Wow. Ok. I did not know that. I thought that there is depth information embedded...

eightails · on Feb 14, 2022

> But, of course, I'm overlooking something here. Because if you take the same portrait at 50mm and with, say, 20mm, it's not just the focal length of the camera that differs. What also differs is the position of each camera. The 50mm camera will be positioned further away from the subject, whereas the 20mm camera has to be positioned much closer to achieve the same "shot".

Yep, totally.

> Perhaps it helps that the vehicle moves? That is, after all, very close to having the same scene photographed by cameras positioned at different distances.

I think you're right, they must be taking advantage of this to get the kind of results they are getting. That point cloud footage is impressive, it's hard to imagine getting that kind of detail and accuracy just from individual 2d stills.

Maybe this also gives some insight into the situations where the system seems to struggle. When moving forward in a straight line, objects in the peripheral will shift noticeably in relative size, position and orientation within the frame, whereas objects directly in front will only change in size, not position or orientation. You can see this effect just by moving your head back and forth.

So it might be that the net has less information to go on when considering objects stationary directly in or slightly adjacent to the vehicles path -- which seems to be one of the scenarios where it makes mistakes in the real world, e.g. with stationary emergency vehicles. I'm just speculating here though.
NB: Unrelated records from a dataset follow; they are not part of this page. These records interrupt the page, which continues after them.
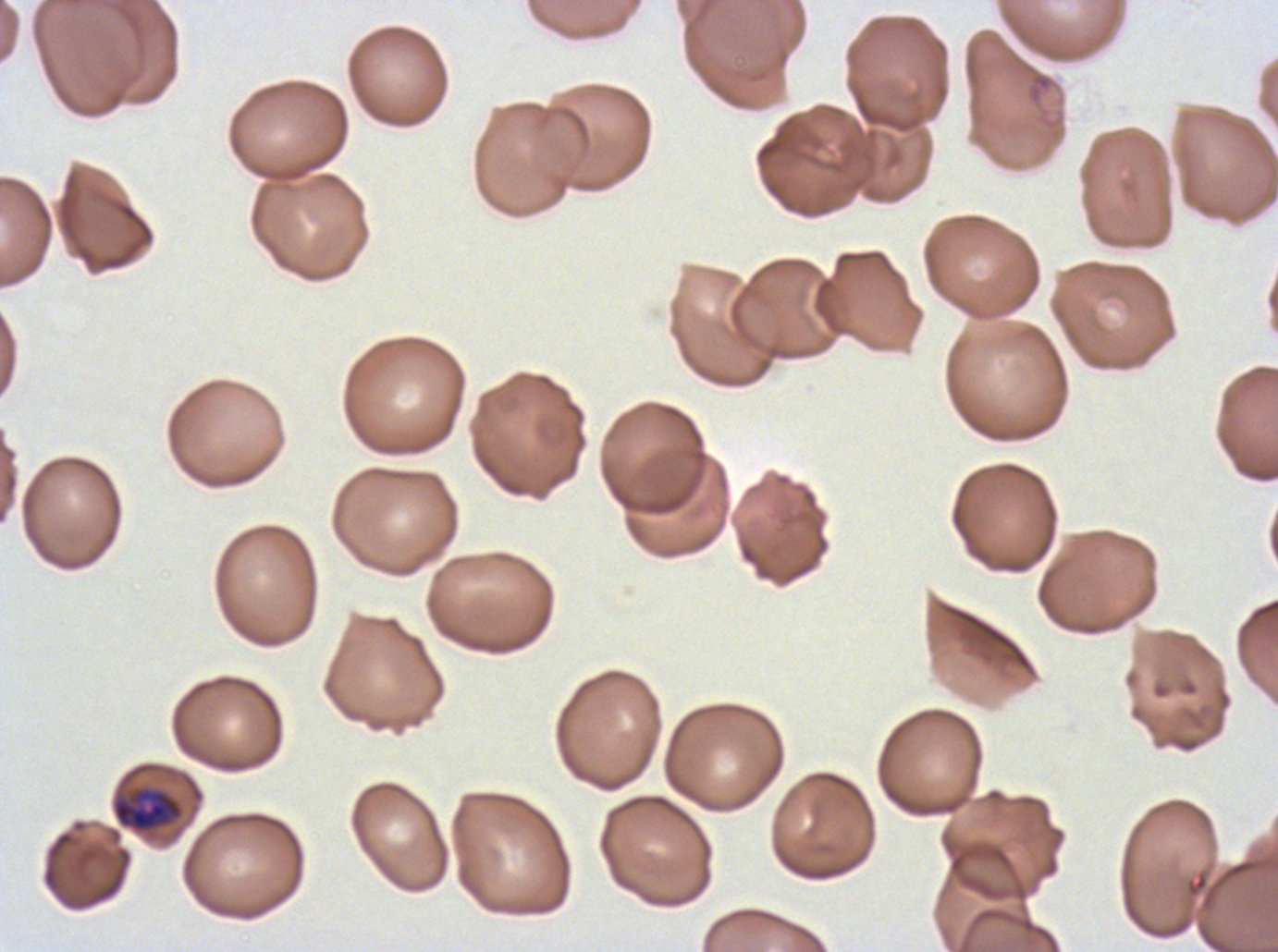

Approximate bounding boxes as [x1, y1, x2, y2] in pixels.
Summary:
  - Mid trophozoite locations: [112, 787, 183, 833]
  - Stain: Giemsa
  - Image size: 1278×952 pixels
  - Field of view: one sub-image of a larger composite
  - Preparation: thin blood smear
  - Specimen: ex-vivo Plasmodium falciparum culture from a patient in The Gambia, grown for 24 to 48 hours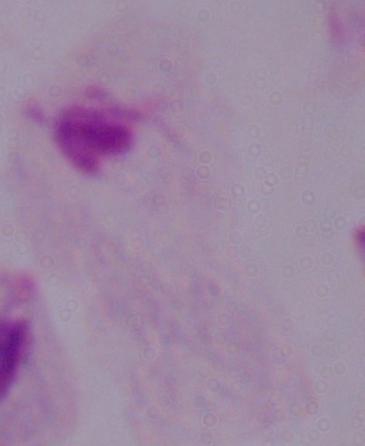
Micrograph. Captured at 1000x magnification. A trichomonad is shown.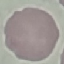
result = no malaria parasites seen
capture = smartphone camera at the microscope eyepiece
preparation = thin blood smear
stain = Giemsa
image type = automatically extracted cell patch, resized to 64 × 64 pixels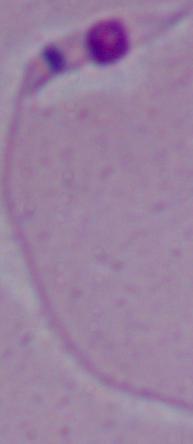 Captured at 1000x magnification. Micrograph. A Leishmania parasite is shown.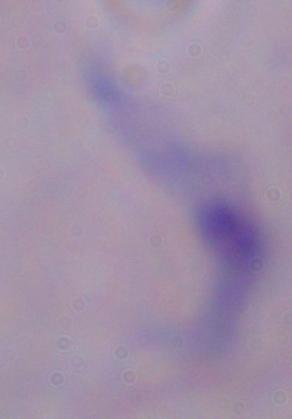
Summary:
  - Modality: photomicrograph
  - Magnification: 1000x
  - Identification: trypanosome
> Also, among the front-facing cameras, the two outermost are at least a few centimeters apart. I haven't measured it, but it looks like a distance not unlike between a human's eyes [0]. Maybe that's already enough?

Maybe. The distance between the cameras is pretty small from memory, less than in human eyes I would say. It would also only work over a smaller section of the forward view due to the difference in focal length between the cams. I can't help but think that if they really wanted to take advantage of binocular vision, they would have used more optimal hardware. So I guess that implies that the engineers are confident that what they have should be sufficient, one way or another.